The Incredible Story of Vulcanized Rubber

Today we remember Charles Goodyear, an American self-taught chemist who transformed the rubber industry.

In the 19th century, the lucrative rubber trade was carefully controlled by South America, where natural rubber trees grew.  After Britain smuggled seeds to its colonies, rubber became a major crop in India and Malaysia.

The rubber industry took off because the substance was waterproof.  But consumers soon learned the limitations of natural rubber.  In the cold winter, it froze bone-hard.  In the hot summer, it melted into glue.  Factories went bankrupt and investors lost millions.

Enter Charles Goodyear, who was fascinated by rubber’s elasticity.  “There is probably no other inert substance which so excites the mind,” he said.  While serving time in debtor’s prison, he spent hours playing with a lump of raw rubber.

In 1839, Goodyear committed one of “history’s most celebrated accidents.”  While showing off a mixture of rubber and sulfur in a general store, Goodyear unwittingly dropped his concoction on a hot stove.  Instead of melting, the rubber became like leather.  Goodyear had accidentally invented vulcanized rubber.

On June 15, 1844, the self-taught chemist obtained a U.S. patent for his invention.
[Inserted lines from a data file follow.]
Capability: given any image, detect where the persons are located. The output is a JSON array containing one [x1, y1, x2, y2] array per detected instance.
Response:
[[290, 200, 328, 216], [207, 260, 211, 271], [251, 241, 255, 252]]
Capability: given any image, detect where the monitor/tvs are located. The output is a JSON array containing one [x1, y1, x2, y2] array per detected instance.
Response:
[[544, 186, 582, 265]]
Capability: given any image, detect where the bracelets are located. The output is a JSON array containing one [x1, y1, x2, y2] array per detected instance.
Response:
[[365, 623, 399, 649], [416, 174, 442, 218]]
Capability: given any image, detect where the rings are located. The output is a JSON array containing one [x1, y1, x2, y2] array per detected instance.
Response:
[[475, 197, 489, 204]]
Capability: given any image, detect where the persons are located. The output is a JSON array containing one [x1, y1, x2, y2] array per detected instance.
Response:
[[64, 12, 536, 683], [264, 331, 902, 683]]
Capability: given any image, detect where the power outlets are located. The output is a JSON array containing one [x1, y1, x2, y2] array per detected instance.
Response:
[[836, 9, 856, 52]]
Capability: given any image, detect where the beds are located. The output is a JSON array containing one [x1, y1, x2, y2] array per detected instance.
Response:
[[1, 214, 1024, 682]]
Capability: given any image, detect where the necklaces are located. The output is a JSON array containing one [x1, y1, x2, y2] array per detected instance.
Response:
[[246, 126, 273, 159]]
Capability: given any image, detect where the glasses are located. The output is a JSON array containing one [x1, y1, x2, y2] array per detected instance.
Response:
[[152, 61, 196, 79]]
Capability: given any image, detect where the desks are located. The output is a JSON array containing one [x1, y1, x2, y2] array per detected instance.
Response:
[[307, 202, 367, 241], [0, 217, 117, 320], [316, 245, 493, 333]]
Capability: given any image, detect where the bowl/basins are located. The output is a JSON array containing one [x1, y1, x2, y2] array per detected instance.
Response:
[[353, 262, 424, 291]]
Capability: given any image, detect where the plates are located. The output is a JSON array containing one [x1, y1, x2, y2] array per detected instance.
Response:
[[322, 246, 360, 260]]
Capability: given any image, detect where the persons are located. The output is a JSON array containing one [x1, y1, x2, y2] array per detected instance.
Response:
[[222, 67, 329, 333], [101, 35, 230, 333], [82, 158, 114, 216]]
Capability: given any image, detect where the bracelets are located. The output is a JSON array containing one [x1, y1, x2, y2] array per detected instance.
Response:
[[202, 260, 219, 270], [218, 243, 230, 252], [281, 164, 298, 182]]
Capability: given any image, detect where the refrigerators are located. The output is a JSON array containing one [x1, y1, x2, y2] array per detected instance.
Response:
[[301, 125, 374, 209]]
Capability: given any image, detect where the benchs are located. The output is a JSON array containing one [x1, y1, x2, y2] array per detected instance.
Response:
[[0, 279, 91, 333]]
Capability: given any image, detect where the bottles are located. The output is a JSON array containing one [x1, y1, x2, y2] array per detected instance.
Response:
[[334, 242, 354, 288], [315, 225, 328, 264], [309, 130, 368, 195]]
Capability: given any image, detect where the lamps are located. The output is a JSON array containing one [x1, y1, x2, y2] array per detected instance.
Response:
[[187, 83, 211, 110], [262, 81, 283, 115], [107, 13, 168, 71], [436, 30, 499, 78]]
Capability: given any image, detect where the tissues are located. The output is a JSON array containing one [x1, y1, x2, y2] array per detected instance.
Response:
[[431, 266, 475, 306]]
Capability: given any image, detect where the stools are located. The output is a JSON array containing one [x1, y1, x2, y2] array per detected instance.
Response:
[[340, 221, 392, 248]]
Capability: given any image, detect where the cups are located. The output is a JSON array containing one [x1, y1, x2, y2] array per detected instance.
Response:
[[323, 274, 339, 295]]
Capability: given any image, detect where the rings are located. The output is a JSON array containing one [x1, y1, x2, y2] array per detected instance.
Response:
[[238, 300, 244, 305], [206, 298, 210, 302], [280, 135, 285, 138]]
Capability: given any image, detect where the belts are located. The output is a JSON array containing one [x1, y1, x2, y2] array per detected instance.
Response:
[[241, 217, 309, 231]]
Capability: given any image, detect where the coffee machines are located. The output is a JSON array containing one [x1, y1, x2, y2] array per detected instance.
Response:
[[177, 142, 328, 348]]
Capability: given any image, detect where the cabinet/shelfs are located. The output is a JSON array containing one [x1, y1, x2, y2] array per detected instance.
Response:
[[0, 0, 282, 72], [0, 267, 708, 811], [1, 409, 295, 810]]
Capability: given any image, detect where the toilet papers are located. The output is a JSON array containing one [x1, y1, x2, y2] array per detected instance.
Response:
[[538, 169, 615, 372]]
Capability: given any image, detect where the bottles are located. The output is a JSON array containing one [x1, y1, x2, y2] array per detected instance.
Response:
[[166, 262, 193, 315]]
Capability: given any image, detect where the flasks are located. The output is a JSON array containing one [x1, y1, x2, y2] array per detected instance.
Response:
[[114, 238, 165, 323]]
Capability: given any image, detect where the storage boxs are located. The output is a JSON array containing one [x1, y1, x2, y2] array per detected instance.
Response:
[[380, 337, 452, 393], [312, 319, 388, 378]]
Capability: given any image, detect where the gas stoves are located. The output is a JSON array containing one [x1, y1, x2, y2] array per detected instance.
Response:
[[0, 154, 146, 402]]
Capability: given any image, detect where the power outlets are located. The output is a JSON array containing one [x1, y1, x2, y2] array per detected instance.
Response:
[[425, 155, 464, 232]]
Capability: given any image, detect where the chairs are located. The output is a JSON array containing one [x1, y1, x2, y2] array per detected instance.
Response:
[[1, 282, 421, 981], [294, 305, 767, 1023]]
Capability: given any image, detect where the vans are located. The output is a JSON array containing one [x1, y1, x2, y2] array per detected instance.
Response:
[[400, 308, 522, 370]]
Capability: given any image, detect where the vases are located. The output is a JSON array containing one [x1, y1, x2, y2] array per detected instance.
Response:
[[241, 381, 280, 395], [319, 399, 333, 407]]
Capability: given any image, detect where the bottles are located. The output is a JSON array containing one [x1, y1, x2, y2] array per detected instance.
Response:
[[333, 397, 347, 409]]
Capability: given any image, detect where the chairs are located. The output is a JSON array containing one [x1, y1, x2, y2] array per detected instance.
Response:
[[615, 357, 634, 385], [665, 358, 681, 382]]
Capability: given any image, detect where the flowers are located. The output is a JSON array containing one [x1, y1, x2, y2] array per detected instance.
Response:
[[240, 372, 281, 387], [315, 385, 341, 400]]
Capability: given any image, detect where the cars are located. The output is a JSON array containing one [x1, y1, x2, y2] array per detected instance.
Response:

But Goodyear continued to operate on the edge of poverty, making ridiculously bad business deals.  He let go of his manufacturing interests, which would have made him millions.  He sent a sample to a British rubber company, who reverse-engineered the vulcanization process and beat Goodyear to an English patent.  Goodyear ended up fighting more than 30 patent infringement cases over his lifetime.

When he died in 1860, Goodyear was $200,000 in debt.  He never saw his invention skyrocket with the rise of the automobile industry.  In fact, he was never associated with the company that now bears his name – Goodyear Tire & Rubber Co., the world’s largest rubber business.

Today, a huge problem with vulcanized rubber is its impact on the environment, due to the limited ability to recycle or dispose of it.  Many discarded products are simply burned or buried.

Researchers in China looked for ways to overcome the non-reversible, permanent chemical structures caused by vulcanization.  They found that CuCL2 (copper chloride) can serve as a catalyst to rearrange the inherent sulfur crosslinked networks in vulcanized rubber.

They hope their work “will provide the basis for extending the service life and developing new recycling techniques of vulcanized rubber, which is produced, used and scrapped in large quantities every day.”

The researchers used an Agilent high-performance HPLC with a UV detector to monitor their chemical processes.